===== Reading text =====

While the protest movement comprises people angered at Elon Musk’s role in the dismantling of federal government agencies, the counterprotest movement that showed up this weekend was peopled mostly by MAGA supporters. Among them were an array of far-right extremists, including members of the Proud Boys, armed militias, and at one event in Idaho, a guy dressed as Hitler.

As Musk’s so-called Department of Government Efficiency (DOGE) rips through huge swaths of the federal government and puts people’s lives and livelihoods at risk, the Tesla protest movement has gained traction. Tesla’s stock price has dropped by more than 30 percent since the beginning of the year. Isolated incidents of vandalism against Tesla vehicles and chargers as well as dealerships have led Trump to push the Department of Justice to treat alleged violent protesters as “domestic terrorists,” and now some extremist groups have taken it upon themselves to help Musk fight back.

“My people will be free, my people will rule again,” David Pettinger, a member of the extremist anti-government People’s Rights group, shouted at protesters in a fake German accent outside a Tesla dealership in Meridian, Idaho, on Saturday, according to video footage of the incident.

A moustachioed Pettinger wore a T-shirt with the words “LITERALLY HITLER” written on the back and a picture of Musk giving a nazi-like salute on the front. Wearing jodhpurs and black boots, Pettinger marched in front of protesters and handed out heart-shaped stickers to Musk supporters.

Pettinger told WIRED that he dressed as Hitler to “make fun of the overuse of the terms nazi and fascist.” However, Pettinger’s posts on X echo Hitler’s deeply antisemitic worldview.

Also in Meridian were a number of armed individuals in camouflage gear, some wearing body armor, according to images of the counterprotest posted to Bluesky. Pettinger also appeared to be armed, according to video footage showing a handgun tucked into his jodhpurs.

Meanwhile, Josh Fulfer, who is known online as Oreo Express and was at the US Capitol in Washington on January 6, joined a counterprotest group in Fresno, California, telling a local news outlet: “We’re out here to show support for DOGE, Elon Musk, Tesla, and this administration.” Fulfer can be seen on his own videos harassing and shouting at protesters.

===== Data for analysis =====

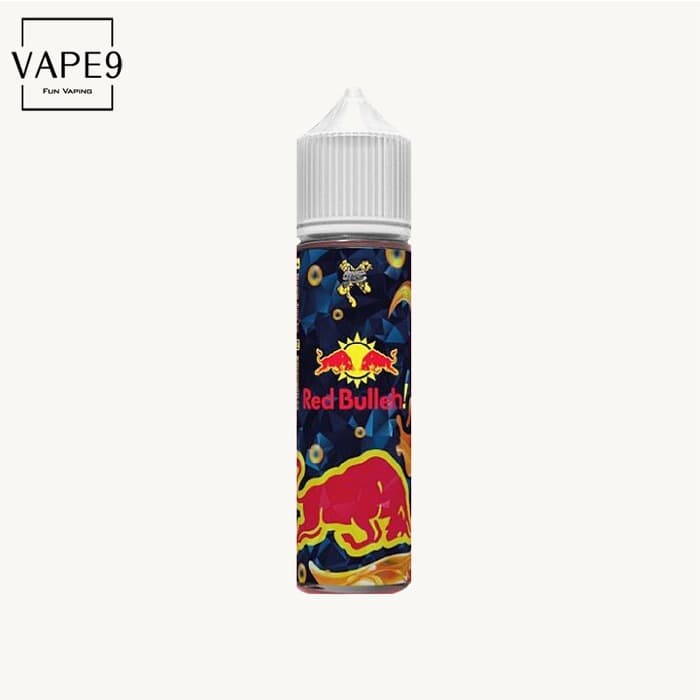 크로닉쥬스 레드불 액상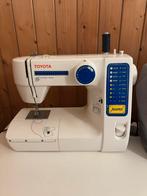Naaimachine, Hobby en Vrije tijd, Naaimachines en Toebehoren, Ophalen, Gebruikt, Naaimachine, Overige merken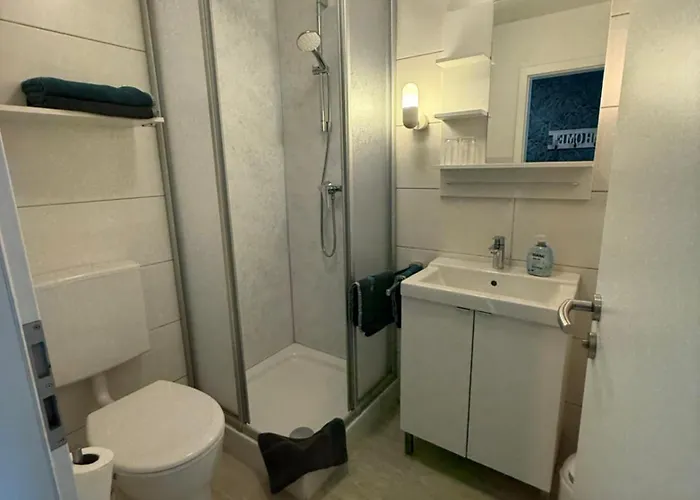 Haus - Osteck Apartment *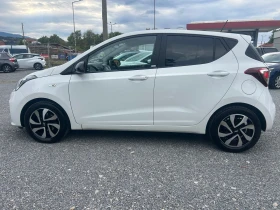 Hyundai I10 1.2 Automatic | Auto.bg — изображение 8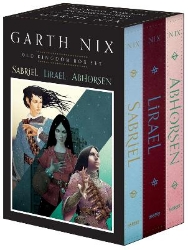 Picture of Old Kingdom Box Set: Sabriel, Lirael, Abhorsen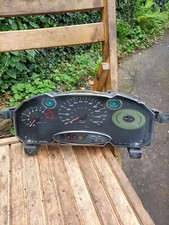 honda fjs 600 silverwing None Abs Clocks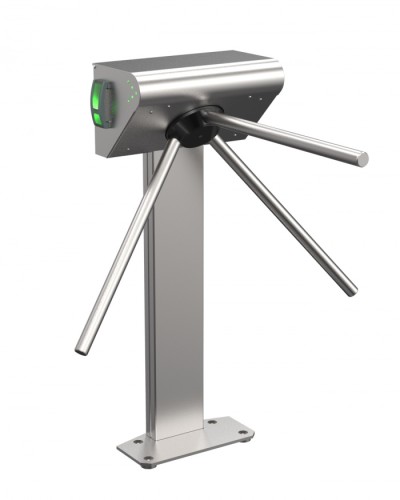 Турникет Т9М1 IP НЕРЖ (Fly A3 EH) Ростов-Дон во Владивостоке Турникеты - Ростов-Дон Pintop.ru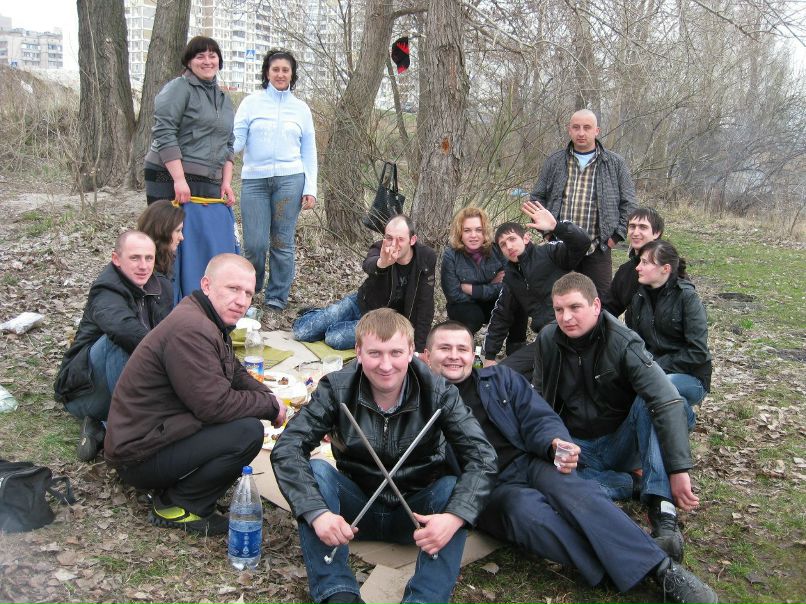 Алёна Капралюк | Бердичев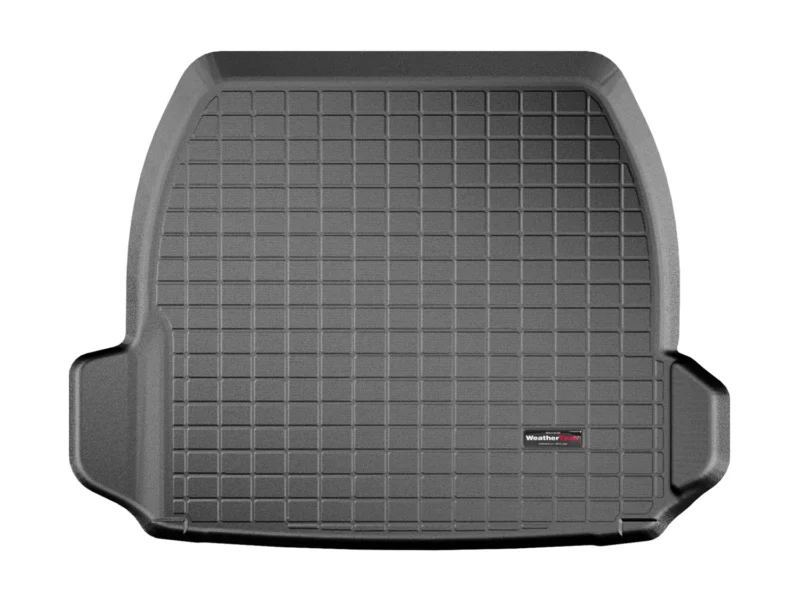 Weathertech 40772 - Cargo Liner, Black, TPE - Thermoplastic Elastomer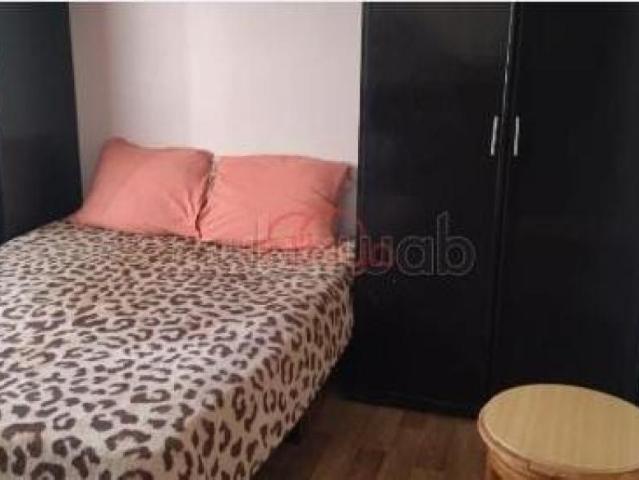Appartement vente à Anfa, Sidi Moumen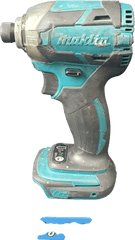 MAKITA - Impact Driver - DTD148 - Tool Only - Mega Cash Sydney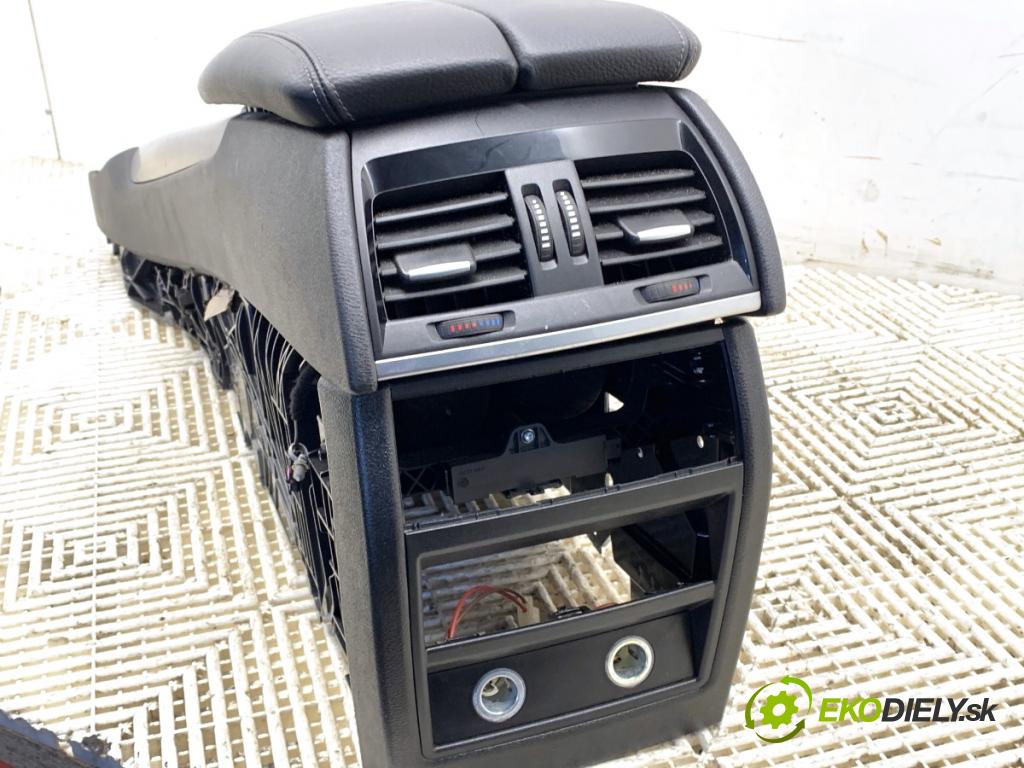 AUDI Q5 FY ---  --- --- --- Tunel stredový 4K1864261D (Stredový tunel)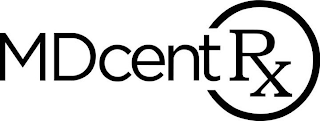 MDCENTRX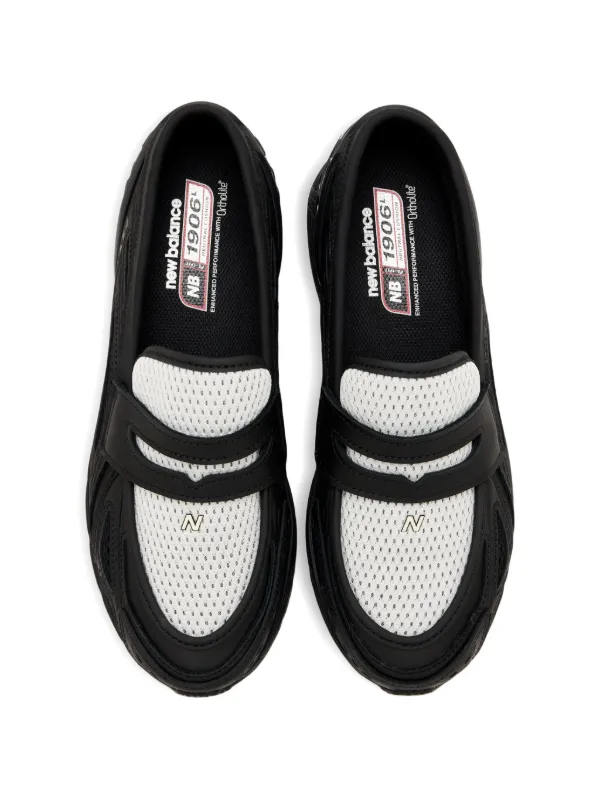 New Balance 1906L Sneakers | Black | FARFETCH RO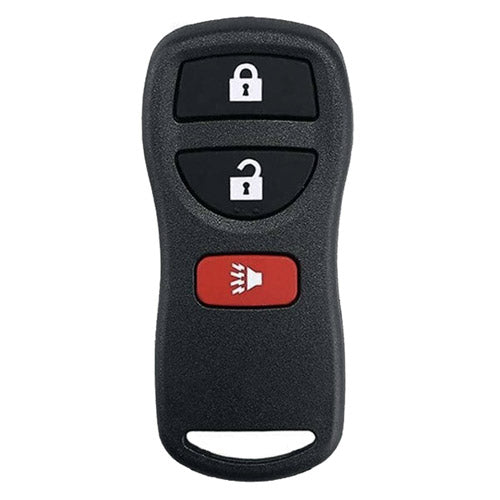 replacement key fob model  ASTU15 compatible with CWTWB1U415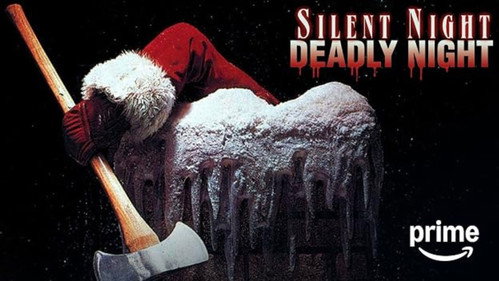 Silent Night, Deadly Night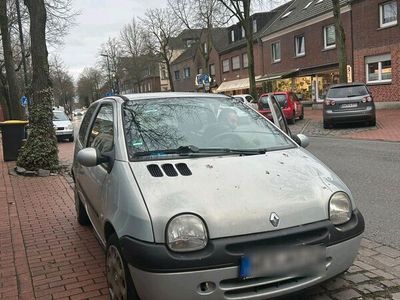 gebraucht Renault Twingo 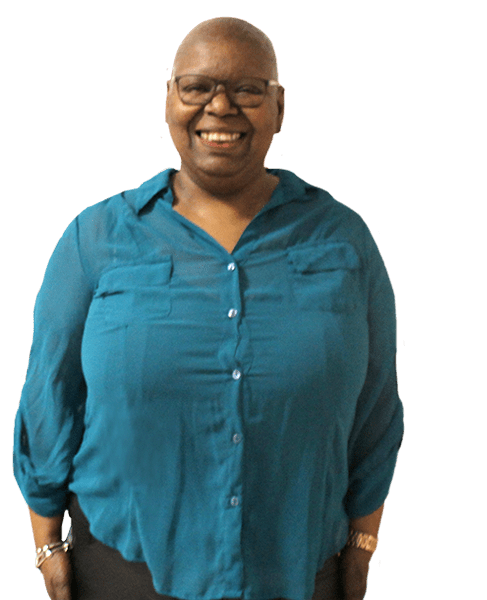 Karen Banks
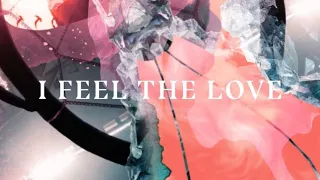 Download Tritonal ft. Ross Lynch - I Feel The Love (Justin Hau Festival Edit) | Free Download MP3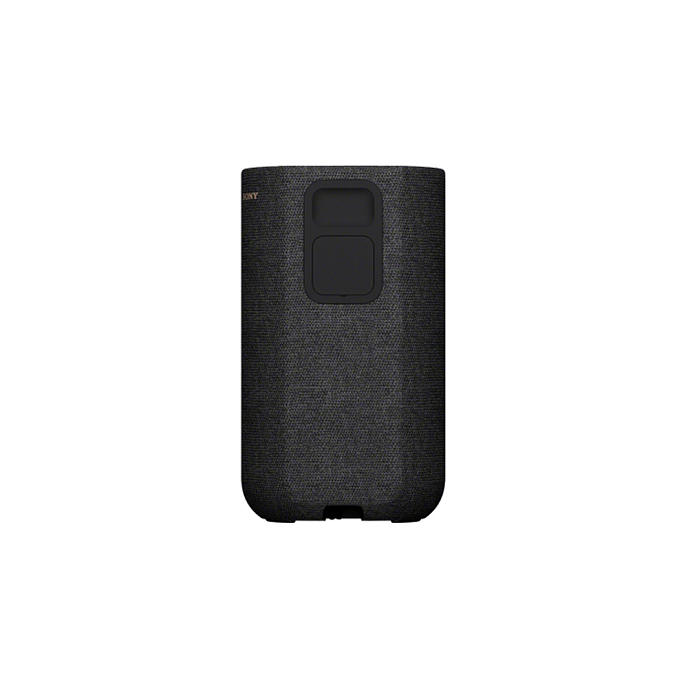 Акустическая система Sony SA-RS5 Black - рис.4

=====

■ Request A
According to the article on the Tesla counterprotests, how much has Tesla's stock price fallen since the beginning of the year?
■ Request B
Reproduce everything from "While the protest" down to "dressed as Hitler." in the article on the Tesla counterprotests, renaming "far-right extremists" as "right-wing extremists".

■ Expected answer A
More than 30 percent.

■ Expected answer B
While the protest movement comprises people angered at Elon Musk’s role in the dismantling of federal government agencies, the counterprotest movement that showed up this weekend was peopled mostly by MAGA supporters. Among them were an array of right-wing extremists, including members of the Proud Boys, armed militias, and at one event in Idaho, a guy dressed as Hitler.